For hours Natalie sat in silence, holding Will's hand as she watched the monitors. A tap on the glass door caught her attention. She stood so she could open the door for Jay who promptly handed her a coffee.

" Thank you," she said, eagerly accepting the much needed caffeine.

" How's he doing?" asked Jay, settling into a chair close to Natalie.

" His blood pressure is coming up which is what needs to happen. It means his body is properly absorbing the blood and plasma so there's less strain on his heart. Connor is talking about starting to wean the sedation meds tomorrow afternoon."

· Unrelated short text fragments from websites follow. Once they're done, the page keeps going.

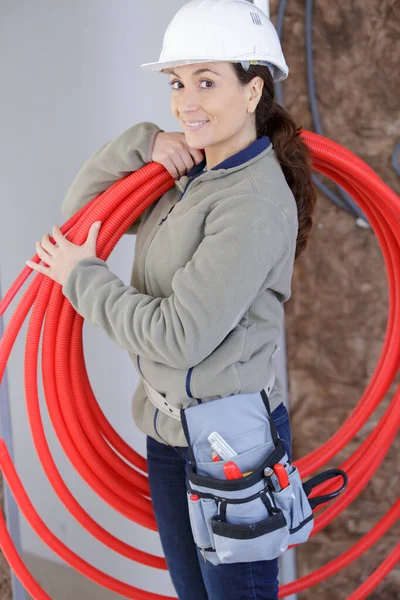 Female Builder Holding Pipes — Stock Photo, Image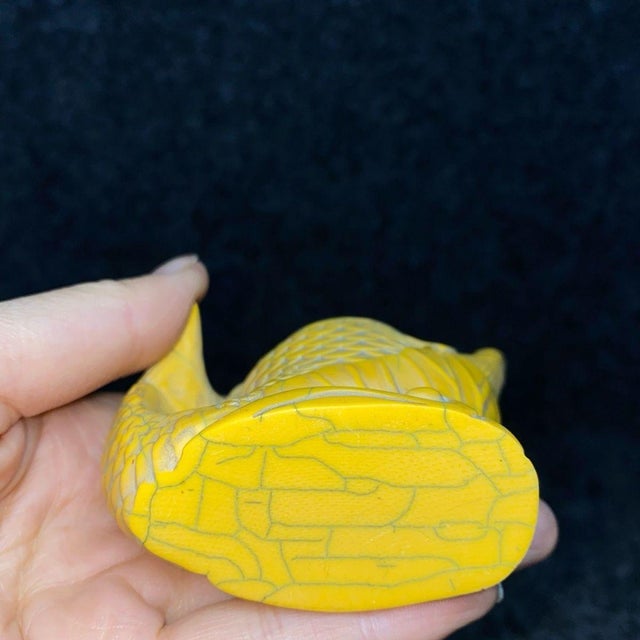This unique vintage snuff bottle is carved in the shape of a leaping fish, a traditional Chinese symbol for abundance and...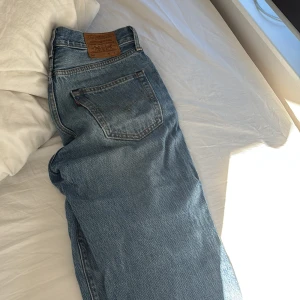 Levis 501 ljusblå jeans - Klassiska Levis 501 jeans i ljusblå tvätt med raka ben och femficksmodell. Jeansen har knappgylf och den ikoniska Levis-lappen bak i midjan. Perfekta för en avslappnad och tidlös stil.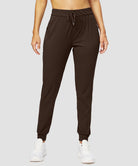 zipper pocket tapered joggers in brown - front view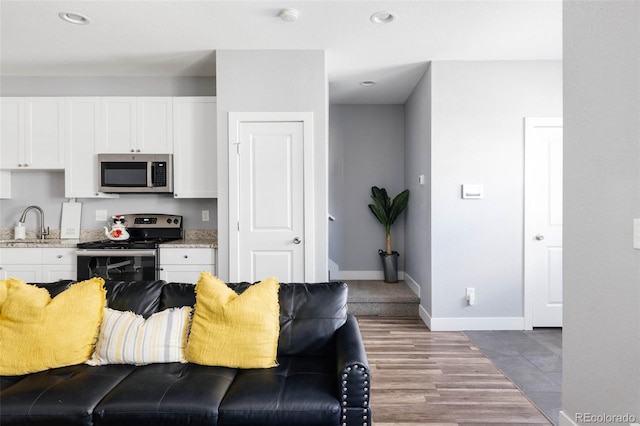 kitchen with stainless steel appliances, white cabinetry, sink, and light stone counters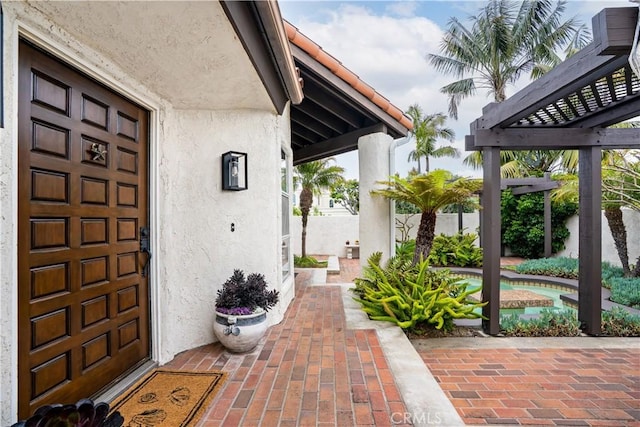 24232 Porto Nuovo, Dana Point, CA 92629 - property entrance with stucco siding, an outdoor pool, and a pergola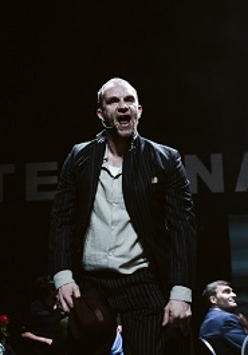 Mężczyzna, który stoi z otwartymi ustami, wokół niego siedzące na krzesłach osoby. Ciemne tło.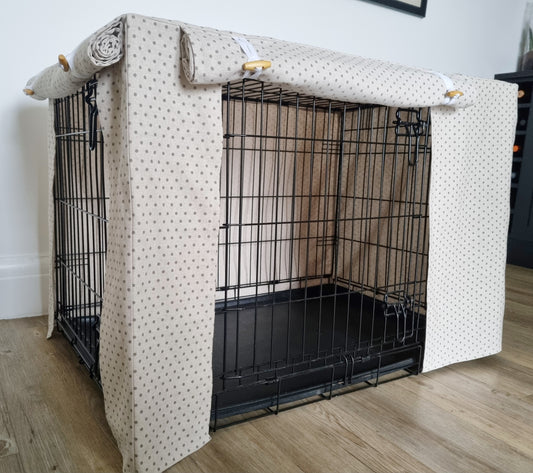 "A black wire dog crate covered with a custom fabric dog crate cover in a beige, neutral design. The aesthetic kennel cover features a minimalist design with a roll-up front panel secured by white straps and wooden toggles, providing a cozy and stylish touch to the pet's space."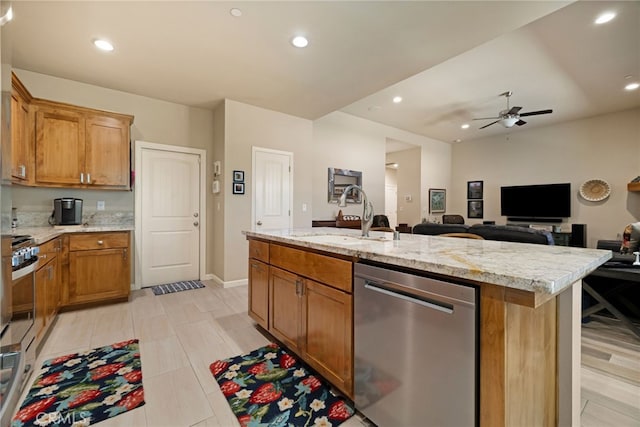 10 Harmony Park Cir, Chico, CA 95973 - kitchen with stainless steel appliances, a ceiling fan, brown cabinetry, recessed lighting, and open floor plan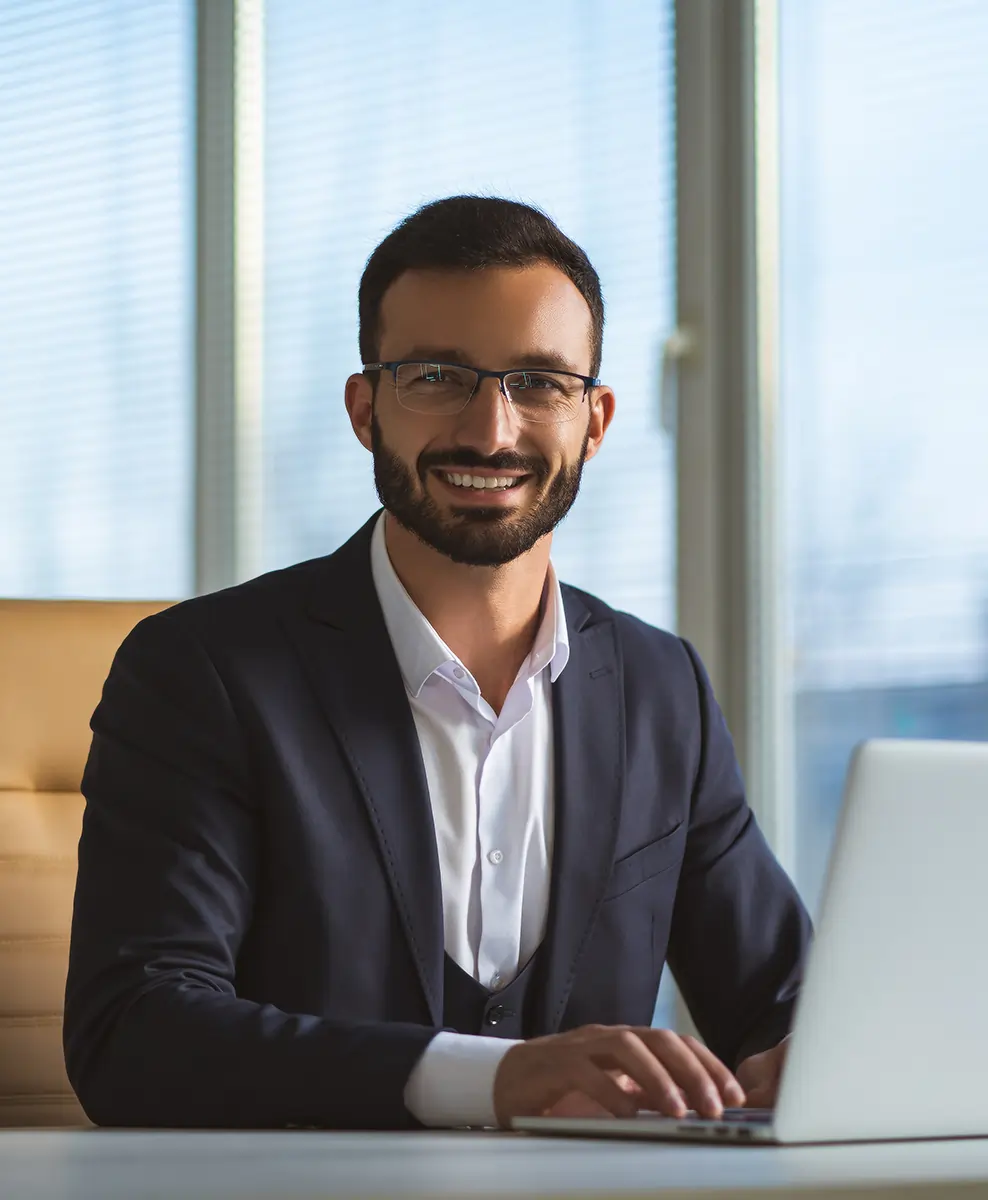 Happy man with glasses working on a laptop at his desk, smiling while giving feedback reflecting satisfaction with our services.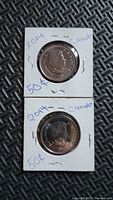 Two 2014 Canada 50-cent coins in cardboard flips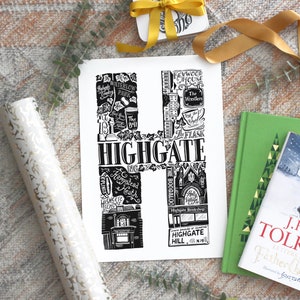 May include: A black and white print of the letter "H" filled with illustrations and the word "HIGHGATE". The print is surrounded by gift wrap, a gift tag, and books. The print features the text "WATERLOW PARK", "KENWOOD HOUSE", and "HIGHGATE HILL N19".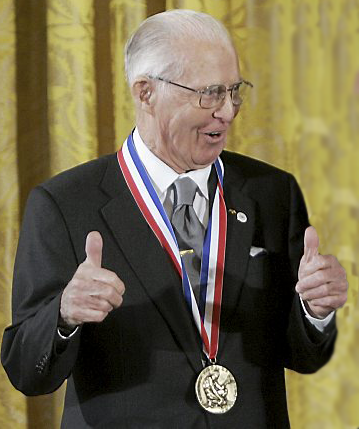 Norman receives the Nobel Prize in a black suit, gray tie white hair and glasses.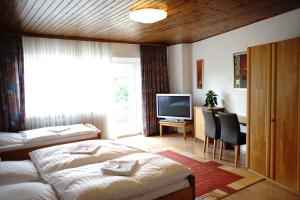 a hotel room with two beds and a television at St. Jobser Hof in Würselen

" Does that mean he wouldn't be in a coma anymore?"

" Do you want the medical version or the simplified version?"

" Both?"

" Will's been getting medicine through an IV that's kept him in a sedated state. They call it a medically induced coma. With the medicine out of his system, the hope is he'll awake soon."

" What do you mean 'the hope is'? Does that mean there's a possibility that he won't wake up?" Jay questioned worriedly.

" Connor summed it up perfectly. He's done his job. It's up to Will now once the meds have been titrated and stopped."

" Do you think he's going to wind up being okay?" he asked.

" I hope so. Will's a fighter and stubborn as hell."

" I'm beating his ass after all is said and done," declared Jay, sipping his coffee.